The most complete banding profile (15–>150 kDa) was characteristic of GAA sera, whereas CU+ recognized primarily the 18–62.5 kDa range, and CU− displayed the narrowest pattern (18–37 kDa) (Figure 1 and Figure 2). No significant differences were observed in band profiles before and after urea treatment, supporting ELISA findings of uniformly high IgG4 avidity (>50%).
3.3. Avidity of IgG Against Anisakis simplex Total Larval and Excretory-Secretory (ES) Antigens
3.3.1. Determination of IgG Avidity Index by ELISA
The IgG AI was determined by ELISA against both total larval and ES antigens. Only samples with OD values ≥ 2.702 (total antigen) or ≥0.914 (ES antigen) were included. Thresholds were established as the mean OD of negative controls plus four standard deviations.
Given the limited number of positive sera (three for total antigen), especially within CU+ and CU− groups, mean AI values were not representative. Individual GAA samples demonstrated avidity indices exceeding 50%, consistent with high-affinity antibodies (Table A9, Table A18 and Table A19).
3.3.2. Temporal Evolution of IgG Avidity
Due to small sample size, temporal changes in IgG avidity could only be tracked in a few GAA and CU+ patients (Table A10, Table A11, Table A12, Table A13, Table A14, Table A15, Table A16 and Table A17). In GAA sera, AI remained consistently above 50% at all evaluated timepoints (baseline, 3 months, 1 year), indicating sustained high-avidity responses. The CU+ group showed similar trends, with no significant fluctuations.
3.3.3. IgG Avidity by Western Blot
Western blot analysis was performed on 49 sera (23 GAA, 18 CU+, 8 CU−) that met the inclusion criteria (OD ≥ 0.914). Immunorecognition was observed in 11.8% of sera, recognizing proteins at 15, 18, 37, 62.5, and >150 kDa. Partial recognition occurred in the remaining samples (Figure 3 and Figure 4).
No noticeable differences were observed between urea-treated and untreated membranes. The results mirrored ELISA findings, confirming that all GAA sera tested contained high-avidity IgG antibodies (>50%).
3.4. Avidity of IgA Against Anisakis simplex Total Larval and Excretory-Secretory (ES) Antigens
3.4.1. IgA Avidity Index by ELISA
The IgA AI was determined by ELISA in sera from GAA, CU+, and CU− patients using total larval and ES antigens. Only sera with OD ≥ 1.615 (total antigen) or ≥1.271 (ES antigen) were included, thresholds established as the mean OD of negative controls plus four standard deviations.
3.4.2. Temporal Evolution of IgA Avidity
In GAA patients, IgA AI values were evaluated at T = 0, T = 1, and T = 2 (Table A20, Table A23 and Table A24). A modest decline in AI was noted for the total antigen at one year, whereas avidity increased progressively for the ES antigen. These observations are preliminary given the limited sample size.
In the CU+ group, nonsignificant variations were observed (Table A21, Table A22, Table A25 and Table A26), reflecting stable or slightly decreasing IgA avidity over time.
3.4.3. IgA Avidity by Western Blot
Forty-nine sera (23 GAA, 18 CU+, 8 CU−) were subjected to Western blot analysis for IgA avidity. Only samples with mean OD ≥ 1.274 were included. Complete recognition of protein bands (31, 37, 43, 62.5, >150 kDa) was most frequent in GAA sera, with markedly weaker recognition in CU+ and CU− samples (Figure 5 and Figure 6).
Urea treatment caused no meaningful changes in the band profile, and all sera exhibited avidity values above 50%, consistent with the ELISA results.

____

(REQUIRED TASKS):
1. In the text on Anisakis simplex antibody avidity, list the protein band sizes whose complete recognition was most frequent in GAA sera in the IgA Western blot analysis.
2. Extend the text on Anisakis simplex antibody avidity past its final sentence.
The listing has no connection to the text on Anisakis simplex antibody avidity.

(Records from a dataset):

____

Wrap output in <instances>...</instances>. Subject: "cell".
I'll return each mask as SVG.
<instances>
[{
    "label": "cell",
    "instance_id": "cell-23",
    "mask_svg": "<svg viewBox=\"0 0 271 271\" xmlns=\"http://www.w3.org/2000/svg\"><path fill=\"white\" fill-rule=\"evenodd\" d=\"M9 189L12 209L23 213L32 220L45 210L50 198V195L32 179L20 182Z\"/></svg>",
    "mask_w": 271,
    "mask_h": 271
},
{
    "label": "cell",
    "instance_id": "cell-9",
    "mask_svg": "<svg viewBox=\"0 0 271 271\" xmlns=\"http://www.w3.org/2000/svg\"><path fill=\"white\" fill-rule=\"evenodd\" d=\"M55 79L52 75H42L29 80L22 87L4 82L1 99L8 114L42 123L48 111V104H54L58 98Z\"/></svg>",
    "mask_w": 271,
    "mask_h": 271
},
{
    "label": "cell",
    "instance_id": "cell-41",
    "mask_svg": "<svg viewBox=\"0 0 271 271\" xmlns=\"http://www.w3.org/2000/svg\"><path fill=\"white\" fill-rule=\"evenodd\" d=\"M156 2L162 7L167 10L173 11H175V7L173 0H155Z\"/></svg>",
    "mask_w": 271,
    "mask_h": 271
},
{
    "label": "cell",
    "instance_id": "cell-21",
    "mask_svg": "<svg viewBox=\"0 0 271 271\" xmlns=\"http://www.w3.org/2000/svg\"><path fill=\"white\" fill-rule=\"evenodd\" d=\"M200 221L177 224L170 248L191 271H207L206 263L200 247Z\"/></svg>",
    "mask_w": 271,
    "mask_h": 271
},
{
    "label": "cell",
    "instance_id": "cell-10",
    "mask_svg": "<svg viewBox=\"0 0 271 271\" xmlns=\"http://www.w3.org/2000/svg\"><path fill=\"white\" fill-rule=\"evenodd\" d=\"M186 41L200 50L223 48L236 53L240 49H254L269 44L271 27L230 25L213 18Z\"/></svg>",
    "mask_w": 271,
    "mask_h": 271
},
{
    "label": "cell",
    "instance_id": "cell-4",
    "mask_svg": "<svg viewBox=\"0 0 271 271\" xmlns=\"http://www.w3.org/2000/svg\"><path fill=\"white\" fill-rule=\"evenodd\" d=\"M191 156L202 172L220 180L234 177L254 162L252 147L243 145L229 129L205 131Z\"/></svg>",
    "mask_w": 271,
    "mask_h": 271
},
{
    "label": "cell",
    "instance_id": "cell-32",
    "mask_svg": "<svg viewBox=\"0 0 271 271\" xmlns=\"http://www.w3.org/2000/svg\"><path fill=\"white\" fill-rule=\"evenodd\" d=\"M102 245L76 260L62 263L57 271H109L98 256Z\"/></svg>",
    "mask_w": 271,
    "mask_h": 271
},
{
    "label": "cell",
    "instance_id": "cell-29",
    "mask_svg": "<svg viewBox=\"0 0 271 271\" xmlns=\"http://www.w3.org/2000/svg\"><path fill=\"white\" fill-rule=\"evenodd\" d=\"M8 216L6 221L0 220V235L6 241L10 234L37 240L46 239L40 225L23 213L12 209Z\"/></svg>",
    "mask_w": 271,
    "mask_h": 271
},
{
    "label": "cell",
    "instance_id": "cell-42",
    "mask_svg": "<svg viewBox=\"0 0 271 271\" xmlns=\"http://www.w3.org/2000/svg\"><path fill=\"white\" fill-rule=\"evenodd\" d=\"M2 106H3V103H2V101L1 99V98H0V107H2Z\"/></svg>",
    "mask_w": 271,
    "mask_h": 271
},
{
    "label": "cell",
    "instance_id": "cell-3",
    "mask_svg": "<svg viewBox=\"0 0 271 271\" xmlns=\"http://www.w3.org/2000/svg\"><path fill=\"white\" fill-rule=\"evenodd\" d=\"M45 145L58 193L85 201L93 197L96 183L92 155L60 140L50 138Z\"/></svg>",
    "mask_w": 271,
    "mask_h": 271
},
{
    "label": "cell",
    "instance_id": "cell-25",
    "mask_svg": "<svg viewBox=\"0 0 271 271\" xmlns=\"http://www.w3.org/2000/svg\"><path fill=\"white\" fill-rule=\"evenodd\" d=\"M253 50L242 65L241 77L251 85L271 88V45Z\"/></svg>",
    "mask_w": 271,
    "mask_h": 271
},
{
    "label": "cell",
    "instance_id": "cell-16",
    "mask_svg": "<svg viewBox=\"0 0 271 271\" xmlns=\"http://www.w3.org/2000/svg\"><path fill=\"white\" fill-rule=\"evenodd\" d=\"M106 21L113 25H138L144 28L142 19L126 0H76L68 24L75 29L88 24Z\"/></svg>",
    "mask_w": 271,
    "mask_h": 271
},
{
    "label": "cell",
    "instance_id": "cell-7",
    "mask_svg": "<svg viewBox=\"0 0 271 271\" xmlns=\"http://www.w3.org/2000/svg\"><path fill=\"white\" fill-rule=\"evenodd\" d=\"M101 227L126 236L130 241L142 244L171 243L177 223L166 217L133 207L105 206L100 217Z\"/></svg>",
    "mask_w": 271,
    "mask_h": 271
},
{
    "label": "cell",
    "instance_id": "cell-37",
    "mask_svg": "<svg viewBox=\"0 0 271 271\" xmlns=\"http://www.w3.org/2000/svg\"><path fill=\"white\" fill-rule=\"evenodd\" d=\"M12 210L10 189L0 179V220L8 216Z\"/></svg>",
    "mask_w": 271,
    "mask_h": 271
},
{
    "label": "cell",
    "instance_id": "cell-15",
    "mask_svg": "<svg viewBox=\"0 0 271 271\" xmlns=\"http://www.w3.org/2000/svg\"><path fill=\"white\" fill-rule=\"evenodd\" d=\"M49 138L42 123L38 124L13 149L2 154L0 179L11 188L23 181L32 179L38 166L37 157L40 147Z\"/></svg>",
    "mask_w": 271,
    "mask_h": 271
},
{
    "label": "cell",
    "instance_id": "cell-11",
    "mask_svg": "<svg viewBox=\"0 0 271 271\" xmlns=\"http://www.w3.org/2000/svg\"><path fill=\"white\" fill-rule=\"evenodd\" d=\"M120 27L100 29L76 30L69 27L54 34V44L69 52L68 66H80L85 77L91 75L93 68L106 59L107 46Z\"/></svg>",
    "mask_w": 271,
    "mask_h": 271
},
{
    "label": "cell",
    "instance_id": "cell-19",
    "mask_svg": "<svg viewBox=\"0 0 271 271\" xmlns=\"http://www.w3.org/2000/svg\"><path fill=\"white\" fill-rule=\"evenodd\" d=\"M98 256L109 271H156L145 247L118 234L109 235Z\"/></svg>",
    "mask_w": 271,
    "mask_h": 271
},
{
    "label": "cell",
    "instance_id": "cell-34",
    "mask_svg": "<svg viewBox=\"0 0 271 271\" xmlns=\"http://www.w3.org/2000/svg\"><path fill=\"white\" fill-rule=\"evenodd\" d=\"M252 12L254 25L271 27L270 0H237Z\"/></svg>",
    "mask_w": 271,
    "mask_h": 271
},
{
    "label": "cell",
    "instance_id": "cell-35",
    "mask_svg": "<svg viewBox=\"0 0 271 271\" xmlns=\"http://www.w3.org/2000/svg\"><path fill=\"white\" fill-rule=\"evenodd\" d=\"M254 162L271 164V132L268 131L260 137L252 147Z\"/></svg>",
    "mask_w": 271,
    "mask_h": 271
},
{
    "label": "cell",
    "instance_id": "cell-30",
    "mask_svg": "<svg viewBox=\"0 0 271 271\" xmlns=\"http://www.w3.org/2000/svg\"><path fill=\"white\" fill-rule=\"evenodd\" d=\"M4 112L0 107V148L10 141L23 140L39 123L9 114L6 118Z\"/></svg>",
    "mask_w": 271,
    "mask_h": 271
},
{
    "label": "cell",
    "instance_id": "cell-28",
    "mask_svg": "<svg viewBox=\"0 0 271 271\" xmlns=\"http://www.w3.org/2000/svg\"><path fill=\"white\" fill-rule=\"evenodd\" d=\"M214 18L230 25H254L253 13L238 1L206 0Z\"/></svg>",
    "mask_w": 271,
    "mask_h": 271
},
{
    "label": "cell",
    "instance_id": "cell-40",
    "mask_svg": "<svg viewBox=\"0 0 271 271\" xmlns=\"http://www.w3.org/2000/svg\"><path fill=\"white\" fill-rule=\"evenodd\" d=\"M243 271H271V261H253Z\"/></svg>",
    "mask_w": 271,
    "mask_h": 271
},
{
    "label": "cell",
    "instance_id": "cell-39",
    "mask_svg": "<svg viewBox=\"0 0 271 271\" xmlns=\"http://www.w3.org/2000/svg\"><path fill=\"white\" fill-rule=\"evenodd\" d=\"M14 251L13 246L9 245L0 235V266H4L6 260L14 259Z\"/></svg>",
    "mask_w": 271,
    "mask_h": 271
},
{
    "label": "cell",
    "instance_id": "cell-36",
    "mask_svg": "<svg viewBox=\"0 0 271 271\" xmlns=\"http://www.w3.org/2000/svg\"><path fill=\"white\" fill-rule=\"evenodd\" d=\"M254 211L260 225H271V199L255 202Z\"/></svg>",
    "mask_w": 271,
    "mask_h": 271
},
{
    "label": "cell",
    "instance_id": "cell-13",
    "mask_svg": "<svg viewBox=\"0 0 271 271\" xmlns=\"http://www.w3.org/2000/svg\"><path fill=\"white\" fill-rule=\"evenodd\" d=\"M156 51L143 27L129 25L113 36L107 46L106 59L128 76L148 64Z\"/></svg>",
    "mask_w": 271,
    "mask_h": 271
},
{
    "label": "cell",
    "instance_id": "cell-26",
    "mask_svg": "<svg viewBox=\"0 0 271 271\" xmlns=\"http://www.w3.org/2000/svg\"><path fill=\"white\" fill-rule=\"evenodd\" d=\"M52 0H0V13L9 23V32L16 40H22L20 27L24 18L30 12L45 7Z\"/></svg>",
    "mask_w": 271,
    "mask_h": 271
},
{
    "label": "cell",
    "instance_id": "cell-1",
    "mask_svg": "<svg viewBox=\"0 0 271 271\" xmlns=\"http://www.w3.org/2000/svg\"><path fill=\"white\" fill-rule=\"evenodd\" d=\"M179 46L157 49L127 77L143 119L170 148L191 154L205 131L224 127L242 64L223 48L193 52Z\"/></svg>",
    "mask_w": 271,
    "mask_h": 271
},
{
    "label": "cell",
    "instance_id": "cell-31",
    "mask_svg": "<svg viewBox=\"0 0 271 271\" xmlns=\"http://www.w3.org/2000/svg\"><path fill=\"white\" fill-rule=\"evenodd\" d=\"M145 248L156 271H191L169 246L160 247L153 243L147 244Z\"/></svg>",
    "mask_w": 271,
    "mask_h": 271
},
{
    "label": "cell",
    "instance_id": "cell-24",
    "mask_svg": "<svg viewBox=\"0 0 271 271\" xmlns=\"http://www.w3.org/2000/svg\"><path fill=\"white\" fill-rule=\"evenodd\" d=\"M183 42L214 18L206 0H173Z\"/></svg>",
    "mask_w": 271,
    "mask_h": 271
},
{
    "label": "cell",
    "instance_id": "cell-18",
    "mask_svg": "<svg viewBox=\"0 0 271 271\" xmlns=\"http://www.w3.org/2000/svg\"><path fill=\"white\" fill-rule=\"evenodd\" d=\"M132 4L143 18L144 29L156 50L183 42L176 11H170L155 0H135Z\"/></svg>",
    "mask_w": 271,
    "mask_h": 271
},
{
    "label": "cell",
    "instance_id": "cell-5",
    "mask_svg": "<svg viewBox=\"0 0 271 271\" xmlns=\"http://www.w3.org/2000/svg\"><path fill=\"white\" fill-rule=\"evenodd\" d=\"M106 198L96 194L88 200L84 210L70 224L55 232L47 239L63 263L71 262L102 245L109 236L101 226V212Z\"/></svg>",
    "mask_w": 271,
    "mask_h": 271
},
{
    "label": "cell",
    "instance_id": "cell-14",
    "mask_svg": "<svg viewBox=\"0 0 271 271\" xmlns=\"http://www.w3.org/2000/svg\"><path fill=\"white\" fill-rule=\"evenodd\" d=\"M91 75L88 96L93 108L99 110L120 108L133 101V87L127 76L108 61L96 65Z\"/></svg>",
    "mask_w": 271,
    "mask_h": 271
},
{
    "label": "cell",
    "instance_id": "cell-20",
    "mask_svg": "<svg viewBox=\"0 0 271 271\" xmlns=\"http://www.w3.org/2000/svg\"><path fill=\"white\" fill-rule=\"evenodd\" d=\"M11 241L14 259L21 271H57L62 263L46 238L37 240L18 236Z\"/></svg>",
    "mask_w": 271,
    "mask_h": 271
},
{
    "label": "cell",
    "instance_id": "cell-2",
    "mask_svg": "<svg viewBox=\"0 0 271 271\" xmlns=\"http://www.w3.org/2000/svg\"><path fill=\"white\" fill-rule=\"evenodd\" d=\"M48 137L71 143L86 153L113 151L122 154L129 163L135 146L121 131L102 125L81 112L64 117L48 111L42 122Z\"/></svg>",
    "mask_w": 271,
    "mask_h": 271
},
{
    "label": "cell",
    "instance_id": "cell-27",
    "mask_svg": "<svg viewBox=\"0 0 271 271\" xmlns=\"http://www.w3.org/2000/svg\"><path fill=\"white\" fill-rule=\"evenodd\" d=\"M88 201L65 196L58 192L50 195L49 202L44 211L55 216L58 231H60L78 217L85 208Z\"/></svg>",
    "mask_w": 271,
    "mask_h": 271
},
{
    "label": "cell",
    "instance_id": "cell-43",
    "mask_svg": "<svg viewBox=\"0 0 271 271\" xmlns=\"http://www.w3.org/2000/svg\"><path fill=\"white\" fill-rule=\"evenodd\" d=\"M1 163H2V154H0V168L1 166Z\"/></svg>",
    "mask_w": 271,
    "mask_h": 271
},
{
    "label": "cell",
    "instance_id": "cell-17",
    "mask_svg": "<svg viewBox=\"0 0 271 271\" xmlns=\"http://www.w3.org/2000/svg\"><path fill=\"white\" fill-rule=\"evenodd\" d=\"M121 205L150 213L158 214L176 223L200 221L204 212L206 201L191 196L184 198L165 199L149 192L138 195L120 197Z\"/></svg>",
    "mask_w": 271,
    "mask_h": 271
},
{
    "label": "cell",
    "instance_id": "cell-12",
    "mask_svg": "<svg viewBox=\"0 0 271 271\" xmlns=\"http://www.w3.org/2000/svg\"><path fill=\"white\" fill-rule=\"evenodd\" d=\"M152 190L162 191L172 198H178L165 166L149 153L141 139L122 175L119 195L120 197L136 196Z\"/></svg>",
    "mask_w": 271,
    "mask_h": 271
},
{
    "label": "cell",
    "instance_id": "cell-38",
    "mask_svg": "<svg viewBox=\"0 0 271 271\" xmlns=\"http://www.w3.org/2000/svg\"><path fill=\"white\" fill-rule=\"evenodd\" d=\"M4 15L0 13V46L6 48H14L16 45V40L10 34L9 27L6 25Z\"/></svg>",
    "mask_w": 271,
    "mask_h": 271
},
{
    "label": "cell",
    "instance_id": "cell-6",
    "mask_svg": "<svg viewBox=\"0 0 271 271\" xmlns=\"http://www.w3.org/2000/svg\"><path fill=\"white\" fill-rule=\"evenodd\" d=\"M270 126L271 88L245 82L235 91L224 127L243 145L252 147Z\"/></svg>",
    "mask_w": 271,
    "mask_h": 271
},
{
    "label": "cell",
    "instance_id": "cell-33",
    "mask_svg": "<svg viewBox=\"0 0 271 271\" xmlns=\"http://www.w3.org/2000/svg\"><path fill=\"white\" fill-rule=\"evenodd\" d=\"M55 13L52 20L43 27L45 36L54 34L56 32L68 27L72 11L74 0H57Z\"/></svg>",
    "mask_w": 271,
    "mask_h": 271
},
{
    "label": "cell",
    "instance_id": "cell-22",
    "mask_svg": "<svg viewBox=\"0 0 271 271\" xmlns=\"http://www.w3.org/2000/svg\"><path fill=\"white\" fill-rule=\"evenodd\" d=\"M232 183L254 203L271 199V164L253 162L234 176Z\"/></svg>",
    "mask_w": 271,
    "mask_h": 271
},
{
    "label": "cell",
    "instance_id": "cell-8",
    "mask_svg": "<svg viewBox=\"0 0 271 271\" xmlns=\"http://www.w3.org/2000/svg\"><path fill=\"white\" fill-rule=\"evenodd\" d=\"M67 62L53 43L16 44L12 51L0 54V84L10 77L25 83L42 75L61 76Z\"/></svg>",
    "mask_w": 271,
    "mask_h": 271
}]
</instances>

____

(RESULTS FOR EACH TASK):
1. 31, 37, 43, 62.5, and >150 kDa

2.
4. Discussion
Previous studies have demonstrated the clinical importance of antibody avidity for the diagnosis and staging of parasitic diseases, particularly anisakiasis. Cuéllar et al. were the first to identify unique avidity profiles of specific immunoglobulins in patients with GAA compared to those with CU+, showing higher IgG avidity and lower IgE avidity in acute episodes, and further highlighting the impact of exposure history and dietary habits [9]. Building on these observations, González-Fernández et al. broadened the scope by underscoring the diagnostic value of non-IgE antibodies, most notably IgG4 and IgA, and proposed that measuring both their levels can improve differentiation among acute, chronic, and sensitized patient groups [4]. Elefant et al. contributed empirical evidence supporting the use of IgG avidity for staging chronic parasite infections and recommended the extension of avidity analyses to other immunoglobulin classes [5]. In line with this, Kaneva et al. validated the relevance of non-IgE antibody avidity in distinguishing acute from chronic parasitic diseases [7]. Collectively, these works support antibody avidity, especially for IgE, IgG4, and IgG, as an effective biomarker for disease stage, prognosis, and improved clinical management of A. simplex-associated allergic conditions.
Longitudinal analysis by Elefant et al. in patients treated for toxocariosis revealed that IgE levels decreased significantly within the first year post-treatment, IgA declined during the second year, while IgG levels diminished only from the fourth year onward. All patients displayed persistently high IgG avidity, confirming chronic infection [5]. These results demonstrate IgG avidity as a marker of chronicity and align with current findings on non-IgE antibody avidity. The urea-based dissociative ELISA methodology employed in these studies directly validates the utility of avidity assessment in staging parasitic infections.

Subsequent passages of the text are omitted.